The preferred target for intermediate wave (2) would be the 0.618 Fibonacci ratio of intermediate wave (1) at 2,742.22. It may be expected to last maybe a Fibonacci three or five weeks in total.
Lara,
Is it possible that the trade down today is some / all of minor 4 of intermediate 1? Maybe Fridays high was minor 3?

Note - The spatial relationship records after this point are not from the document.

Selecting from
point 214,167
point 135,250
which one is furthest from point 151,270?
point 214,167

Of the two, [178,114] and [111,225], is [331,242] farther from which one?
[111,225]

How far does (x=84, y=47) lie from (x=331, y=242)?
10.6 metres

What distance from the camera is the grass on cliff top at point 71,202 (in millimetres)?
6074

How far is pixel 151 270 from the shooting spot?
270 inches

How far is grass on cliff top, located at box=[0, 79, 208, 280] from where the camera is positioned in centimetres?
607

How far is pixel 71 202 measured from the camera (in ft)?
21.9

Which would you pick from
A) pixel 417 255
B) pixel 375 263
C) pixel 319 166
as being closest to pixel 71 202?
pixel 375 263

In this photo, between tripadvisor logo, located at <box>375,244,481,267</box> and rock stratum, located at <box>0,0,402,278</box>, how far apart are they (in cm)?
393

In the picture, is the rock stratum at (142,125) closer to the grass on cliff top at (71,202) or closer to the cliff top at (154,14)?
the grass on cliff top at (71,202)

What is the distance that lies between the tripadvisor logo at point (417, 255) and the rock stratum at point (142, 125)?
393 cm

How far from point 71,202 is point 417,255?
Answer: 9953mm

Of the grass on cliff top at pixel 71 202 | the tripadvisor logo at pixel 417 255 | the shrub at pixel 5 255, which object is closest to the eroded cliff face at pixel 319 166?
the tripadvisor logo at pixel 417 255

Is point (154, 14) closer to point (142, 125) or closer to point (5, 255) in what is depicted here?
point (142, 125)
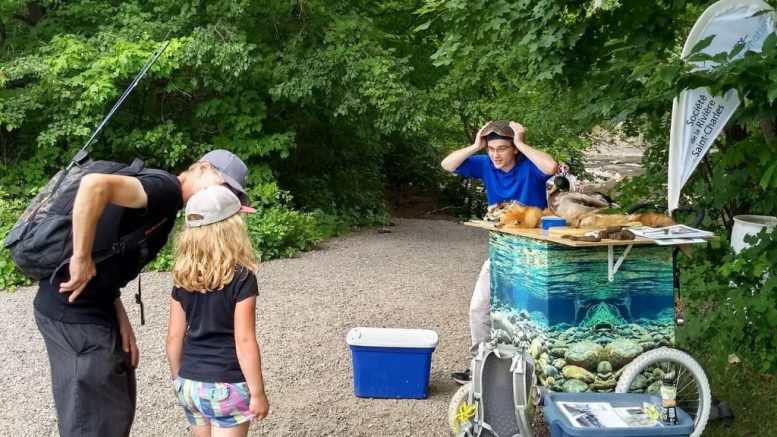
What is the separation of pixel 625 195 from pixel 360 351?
516cm

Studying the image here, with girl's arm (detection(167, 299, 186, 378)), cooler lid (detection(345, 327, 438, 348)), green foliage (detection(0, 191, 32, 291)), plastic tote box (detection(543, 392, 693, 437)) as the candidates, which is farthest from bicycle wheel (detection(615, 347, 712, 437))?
green foliage (detection(0, 191, 32, 291))

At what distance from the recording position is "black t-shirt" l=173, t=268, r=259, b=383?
2945 mm

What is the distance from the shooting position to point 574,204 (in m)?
4.16

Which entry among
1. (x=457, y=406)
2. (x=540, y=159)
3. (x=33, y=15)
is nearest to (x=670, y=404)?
(x=457, y=406)

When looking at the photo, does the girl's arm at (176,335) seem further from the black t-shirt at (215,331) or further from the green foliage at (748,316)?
the green foliage at (748,316)

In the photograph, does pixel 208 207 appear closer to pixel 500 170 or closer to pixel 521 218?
pixel 521 218

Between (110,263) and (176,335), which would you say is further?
(176,335)

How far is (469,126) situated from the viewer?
49.3ft

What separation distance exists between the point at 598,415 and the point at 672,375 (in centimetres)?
72

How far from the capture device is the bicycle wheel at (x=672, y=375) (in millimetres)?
3672

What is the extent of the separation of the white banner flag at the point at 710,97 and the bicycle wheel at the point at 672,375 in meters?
2.11

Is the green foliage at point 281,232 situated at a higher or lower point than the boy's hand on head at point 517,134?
lower

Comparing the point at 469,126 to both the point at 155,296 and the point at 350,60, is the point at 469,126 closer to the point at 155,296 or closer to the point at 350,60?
the point at 350,60

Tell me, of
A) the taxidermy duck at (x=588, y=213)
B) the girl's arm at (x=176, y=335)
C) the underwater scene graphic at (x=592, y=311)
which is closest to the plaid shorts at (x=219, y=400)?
the girl's arm at (x=176, y=335)
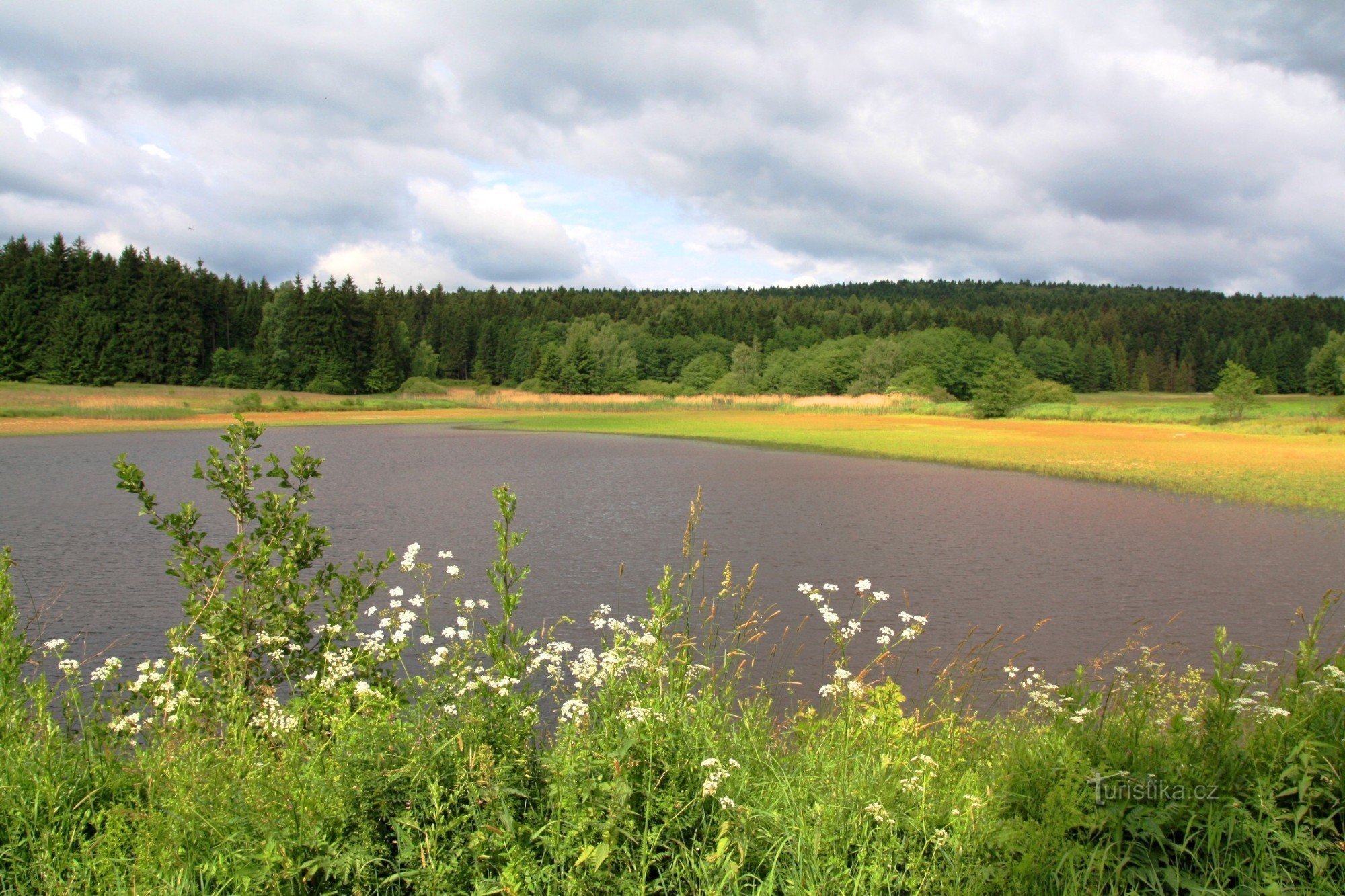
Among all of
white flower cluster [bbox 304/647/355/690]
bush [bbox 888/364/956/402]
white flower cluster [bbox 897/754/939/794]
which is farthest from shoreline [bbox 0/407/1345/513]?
bush [bbox 888/364/956/402]

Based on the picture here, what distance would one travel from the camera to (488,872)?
128 inches

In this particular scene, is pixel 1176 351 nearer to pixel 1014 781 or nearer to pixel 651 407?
pixel 651 407

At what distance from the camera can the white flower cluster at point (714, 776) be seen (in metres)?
3.29

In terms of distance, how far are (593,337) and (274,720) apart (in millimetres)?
120069

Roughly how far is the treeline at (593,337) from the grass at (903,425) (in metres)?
8.69

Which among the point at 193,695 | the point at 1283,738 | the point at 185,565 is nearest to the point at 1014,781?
the point at 1283,738

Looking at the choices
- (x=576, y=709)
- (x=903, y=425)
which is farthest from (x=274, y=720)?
(x=903, y=425)

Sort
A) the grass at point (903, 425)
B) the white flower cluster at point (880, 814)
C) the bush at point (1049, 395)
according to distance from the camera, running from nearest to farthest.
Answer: the white flower cluster at point (880, 814) < the grass at point (903, 425) < the bush at point (1049, 395)

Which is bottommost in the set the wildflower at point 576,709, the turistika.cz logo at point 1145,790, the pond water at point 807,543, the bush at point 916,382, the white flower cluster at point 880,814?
the pond water at point 807,543

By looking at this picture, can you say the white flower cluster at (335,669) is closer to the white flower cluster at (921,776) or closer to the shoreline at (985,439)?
the white flower cluster at (921,776)

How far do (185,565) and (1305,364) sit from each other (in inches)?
5647

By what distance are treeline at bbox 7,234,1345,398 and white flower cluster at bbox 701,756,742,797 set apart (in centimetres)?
9393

Bought SPY puts at the open and sold them here at the 0.618…. now gonna try to go long to the target !
Ok, short then
LOL!!!! Laughing with you, not at you…
Also Lara posted EURUSD chart with a 1.13 invalidation. Currently trading at 1.136….. I’ll take that bet!
hmmm
The 20 week MA has provided resistance and a sell off 3 times since Oct
I am reviewing slides from this weekends “Macro Voices” conference (www.macrovoices.com) and the majority of these analysts/traders are equities bears and are advising to sell every rally
Hi Lara,
As now the bearish count has been invalidated & we are left with only bullish count and firmly in cycle V, from the timing point of view do you still think Oct-19 or u see a possibility of us topping in Mar-19, if we are in currently completeing Primary 1 instead of intermediate 1.
Thanks
As we’re almost at the end of January, March 2019 seems to be too close.
October looks more likely.
And I’m only picking October because it seems to be a popular month for major bull market highs; 1929, 1987, 2007.
I was thinking the exact same thing over the past couple of days, that this wave up is P1 of cycle 5. But only time can tell which one is correct.
I also think that this second wave most likely will not be a deep one, but a choppy, time consuming correction. It really seems like whoever wanted to sell this market, sold out in December… not too many sellers left other than profit takers. Just my feel for the market…
True. If I move the degree of labelling up one, then it could just possibly maybe end in March… but it would have to hurry up.